REQUIREMENT A: Revise the passage on Covid responses from "The United States in" through "on face-to-face school.", putting "in-person classes" in place of "face-to-face school".
REQUIREMENT B: Translate this sentence from the passage on Covid responses into Spanish: "First, we must consider the immediate, medical realities of insisting on face-to-face school."
REQUIREMENT C: Please carry on the passage on Covid responses from the point where it stops.

There’s a lot of disparity in how the world is responding to Covid right now.
France and Germany are entering yet another period of lockdown right now while the United States is opening back up. All three countries are in the process of administering vaccines and things seem to be doing well on that front, so why the different responses?
The United States in particular is not just opening up, but many places are really intent on re-instating face-to-face school again. All over the nation schools are implementing plans to bring students back into the classrooms, and notably, this is just in time for the standardized tests that mark every school year. Last year, the Trump administration suspended standardized tests across the nation, but this year, no such accommodation has been allowed. Students in America will be expected to sit for tests to see whether they meet the “standards” for the year, regardless of the remarkable circumstances of the last year. Some groups, like the NEA, which is the National Education Association, have organized to oppose these tests this year, but so far, their efforts are to no avail.
First, we must consider the immediate, medical realities of insisting on face-to-face school.

SOURCE DATA:
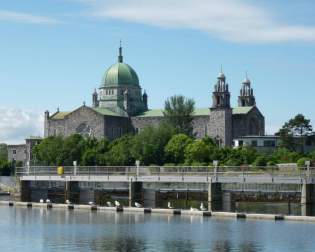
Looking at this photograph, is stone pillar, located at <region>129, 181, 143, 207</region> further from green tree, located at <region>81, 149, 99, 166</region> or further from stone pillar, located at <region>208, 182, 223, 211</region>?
green tree, located at <region>81, 149, 99, 166</region>

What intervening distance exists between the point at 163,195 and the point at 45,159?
2955 inches

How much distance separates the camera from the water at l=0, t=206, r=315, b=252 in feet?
178

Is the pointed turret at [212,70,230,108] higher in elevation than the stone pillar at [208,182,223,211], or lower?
higher

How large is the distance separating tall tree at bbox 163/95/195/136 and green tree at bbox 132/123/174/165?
18.7 meters

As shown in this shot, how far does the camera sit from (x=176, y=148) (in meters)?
161

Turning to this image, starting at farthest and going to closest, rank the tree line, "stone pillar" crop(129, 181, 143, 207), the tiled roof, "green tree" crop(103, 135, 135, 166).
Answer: the tiled roof < "green tree" crop(103, 135, 135, 166) < the tree line < "stone pillar" crop(129, 181, 143, 207)

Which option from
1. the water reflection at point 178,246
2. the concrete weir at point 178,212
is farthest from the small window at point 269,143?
the water reflection at point 178,246

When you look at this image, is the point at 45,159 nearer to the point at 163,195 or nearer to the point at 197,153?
the point at 197,153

RESULT A:
The United States in particular is not just opening up, but many places are really intent on re-instating in-person classes again. All over the nation schools are implementing plans to bring students back into the classrooms, and notably, this is just in time for the standardized tests that mark every school year. Last year, the Trump administration suspended standardized tests across the nation, but this year, no such accommodation has been allowed. Students in America will be expected to sit for tests to see whether they meet the “standards” for the year, regardless of the remarkable circumstances of the last year. Some groups, like the NEA, which is the National Education Association, have organized to oppose these tests this year, but so far, their efforts are to no avail.
First, we must consider the immediate, medical realities of insisting on in-person classes.

RESULT B: Primero, debemos considerar las realidades médicas inmediatas de insistir en la escuela presencial.

RESULT C:
The strain of the virus that has become dominant in the U.S is the B.1.1.7 variant. This is the variant that was first discovered in the UK. It is highly contagious and is spreading quickly everywhere. One of the things that makes this variation of the virus different is its effect on children. In the beginning of this crisis the common wisdom was that children were relatively safe. They didn’t often get covid and when they did it was mild. The B.1.1.7 variant is different. In some areas of the country cases are rising among all age groups, but the largest number of new COVID-19 cases is among children ages 10-19.
Brenda Goodman writes, cases among younger children — infants through 9-year-olds — are also going up, increasing by more than 230% since February 19, according to data from the Michigan Department of Health and Human Services. In Minnesota, on a recent call with reporters, Ruth Lynfield, MD, state epidemiologist, said the B.1.1.7 variant, which has rapidly risen in the state, has a higher attack rate among children than earlier versions of the virus, meaning they’re more likely to be infected when exposed. Lynfield called children the “leading edge” of covid infections right now.
So schools may not be the safe places they were once thought to be. I know in my small town for the last year we have been getting weekly emails about covid cases in the schools. There are a few confirmed in the schools every week. It’s certainly not a crisis, but it’s there, and it’s consistent. This is when students are only in class two days a week with 1/3 of the student body there with them. With the B.1.1.7 variant effecting children in unprecedented ways I’m not convinced now is the time to bring all of the students back together in one place – especially if one of the reasons for doing so is so they can take some standardized tests.
I say this, because the standardized tests are, quite frankly, a bad idea in the best of times. At this juncture, when disparities in schooling and access to education and educational resources have been accentuated for the last year and when so many students have been struggling with the realities of online learning, standardized tests just seem punitive.
But let’s consider the standardized test in general. What does it do? What purpose does it serve?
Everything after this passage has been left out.